Spatial reasoning records
____

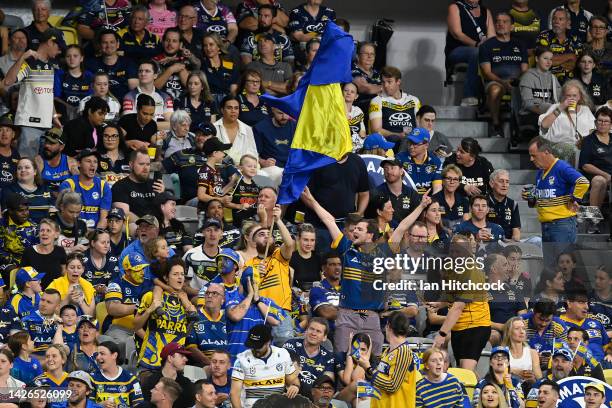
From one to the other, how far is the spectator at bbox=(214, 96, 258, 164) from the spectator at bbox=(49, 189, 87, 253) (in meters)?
2.10

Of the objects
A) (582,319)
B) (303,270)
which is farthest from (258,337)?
(582,319)

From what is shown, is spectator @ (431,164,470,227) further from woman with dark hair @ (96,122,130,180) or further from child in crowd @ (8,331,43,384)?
child in crowd @ (8,331,43,384)

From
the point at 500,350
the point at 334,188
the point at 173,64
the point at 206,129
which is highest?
the point at 173,64

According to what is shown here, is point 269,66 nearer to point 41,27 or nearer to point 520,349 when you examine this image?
point 41,27

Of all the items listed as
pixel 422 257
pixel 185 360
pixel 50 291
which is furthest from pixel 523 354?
pixel 50 291

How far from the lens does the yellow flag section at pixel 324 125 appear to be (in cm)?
1448

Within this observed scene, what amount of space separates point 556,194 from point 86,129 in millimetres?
5019

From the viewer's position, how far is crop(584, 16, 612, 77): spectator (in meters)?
18.6

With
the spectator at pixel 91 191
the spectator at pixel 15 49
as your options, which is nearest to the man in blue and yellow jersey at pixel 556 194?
the spectator at pixel 91 191

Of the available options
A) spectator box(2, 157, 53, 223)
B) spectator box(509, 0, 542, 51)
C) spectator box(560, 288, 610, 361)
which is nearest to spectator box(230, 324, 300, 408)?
spectator box(560, 288, 610, 361)

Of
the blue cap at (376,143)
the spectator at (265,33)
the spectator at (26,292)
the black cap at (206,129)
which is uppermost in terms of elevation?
the spectator at (265,33)

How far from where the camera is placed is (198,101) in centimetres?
1683

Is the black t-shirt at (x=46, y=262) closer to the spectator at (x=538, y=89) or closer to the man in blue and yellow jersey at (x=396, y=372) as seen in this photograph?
the man in blue and yellow jersey at (x=396, y=372)

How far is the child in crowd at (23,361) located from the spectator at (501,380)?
387cm
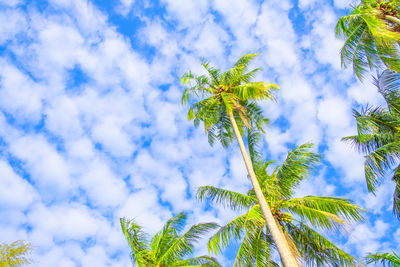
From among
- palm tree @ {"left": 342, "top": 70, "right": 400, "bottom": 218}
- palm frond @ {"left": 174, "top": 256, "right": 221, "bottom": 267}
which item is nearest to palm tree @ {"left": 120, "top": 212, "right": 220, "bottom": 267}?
palm frond @ {"left": 174, "top": 256, "right": 221, "bottom": 267}

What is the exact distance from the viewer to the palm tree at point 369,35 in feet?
36.8

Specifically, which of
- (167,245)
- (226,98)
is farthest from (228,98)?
(167,245)

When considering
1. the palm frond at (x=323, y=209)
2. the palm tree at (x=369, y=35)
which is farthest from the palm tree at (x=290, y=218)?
the palm tree at (x=369, y=35)

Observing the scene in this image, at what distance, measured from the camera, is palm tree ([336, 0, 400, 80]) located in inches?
441

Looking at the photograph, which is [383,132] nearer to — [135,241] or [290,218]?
[290,218]

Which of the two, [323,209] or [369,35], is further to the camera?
[369,35]

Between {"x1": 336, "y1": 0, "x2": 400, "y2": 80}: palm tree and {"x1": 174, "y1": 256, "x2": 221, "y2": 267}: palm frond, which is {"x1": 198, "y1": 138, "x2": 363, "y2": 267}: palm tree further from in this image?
{"x1": 336, "y1": 0, "x2": 400, "y2": 80}: palm tree

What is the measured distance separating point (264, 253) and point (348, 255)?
2.66 metres

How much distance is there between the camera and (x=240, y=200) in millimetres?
10922

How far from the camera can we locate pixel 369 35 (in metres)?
13.0

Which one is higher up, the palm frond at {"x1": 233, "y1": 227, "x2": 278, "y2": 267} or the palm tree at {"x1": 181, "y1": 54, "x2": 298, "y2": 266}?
the palm tree at {"x1": 181, "y1": 54, "x2": 298, "y2": 266}

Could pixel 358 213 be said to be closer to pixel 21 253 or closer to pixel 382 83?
pixel 382 83

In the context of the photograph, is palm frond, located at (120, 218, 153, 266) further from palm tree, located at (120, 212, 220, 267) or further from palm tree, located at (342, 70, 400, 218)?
palm tree, located at (342, 70, 400, 218)

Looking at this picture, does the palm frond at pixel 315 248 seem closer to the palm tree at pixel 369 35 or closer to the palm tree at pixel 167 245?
the palm tree at pixel 167 245
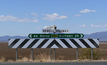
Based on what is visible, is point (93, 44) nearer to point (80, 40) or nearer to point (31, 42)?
point (80, 40)

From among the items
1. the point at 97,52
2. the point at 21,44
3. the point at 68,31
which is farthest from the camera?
the point at 97,52

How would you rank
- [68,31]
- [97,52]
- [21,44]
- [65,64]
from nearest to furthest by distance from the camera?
[65,64]
[21,44]
[68,31]
[97,52]

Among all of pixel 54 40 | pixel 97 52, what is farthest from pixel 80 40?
pixel 97 52

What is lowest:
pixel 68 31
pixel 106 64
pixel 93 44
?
pixel 106 64

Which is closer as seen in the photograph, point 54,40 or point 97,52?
point 54,40

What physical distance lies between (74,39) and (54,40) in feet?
4.42

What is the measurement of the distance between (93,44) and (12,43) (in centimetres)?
544

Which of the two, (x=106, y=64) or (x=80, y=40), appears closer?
(x=106, y=64)

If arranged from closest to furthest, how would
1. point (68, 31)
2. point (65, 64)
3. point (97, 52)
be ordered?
point (65, 64) < point (68, 31) < point (97, 52)

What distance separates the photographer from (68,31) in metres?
13.5

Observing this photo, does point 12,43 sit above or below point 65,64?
above

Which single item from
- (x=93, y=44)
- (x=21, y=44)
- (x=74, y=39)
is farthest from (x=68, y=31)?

____

**Goal**. Please quote nothing but the lines from the line with "From among the items" through the end of the data above, exactly as written, ends included.

**Solution to this task**.
From among the items
1. the point at 97,52
2. the point at 21,44
3. the point at 68,31
which is farthest from the camera?
the point at 97,52

How would you rank
- [68,31]
- [97,52]
- [21,44]
- [65,64]
from nearest to furthest by distance from the camera?
[65,64]
[21,44]
[68,31]
[97,52]

Among all of pixel 54 40 | pixel 97 52, what is farthest from pixel 80 40?
pixel 97 52

What is lowest:
pixel 68 31
pixel 106 64
pixel 93 44
?
pixel 106 64

Which is closer as seen in the photograph, point 54,40 or point 97,52?
point 54,40

What physical distance lies between (74,39) and (54,40) in feet?
4.42

What is the measurement of the distance between (93,44) and (12,43) (in centimetres)?
544

Which of the two, (x=106, y=64) or (x=80, y=40), appears closer?
(x=106, y=64)

If arranged from closest to furthest, how would
1. point (68, 31)
2. point (65, 64)
3. point (97, 52)
be ordered?
point (65, 64) < point (68, 31) < point (97, 52)

What distance separates the photographer from (68,31) in metres?
13.5

Observing this photo, does point 12,43 sit above or below point 65,64?
above

Which single item from
- (x=93, y=44)
- (x=21, y=44)
- (x=74, y=39)
is farthest from (x=68, y=31)?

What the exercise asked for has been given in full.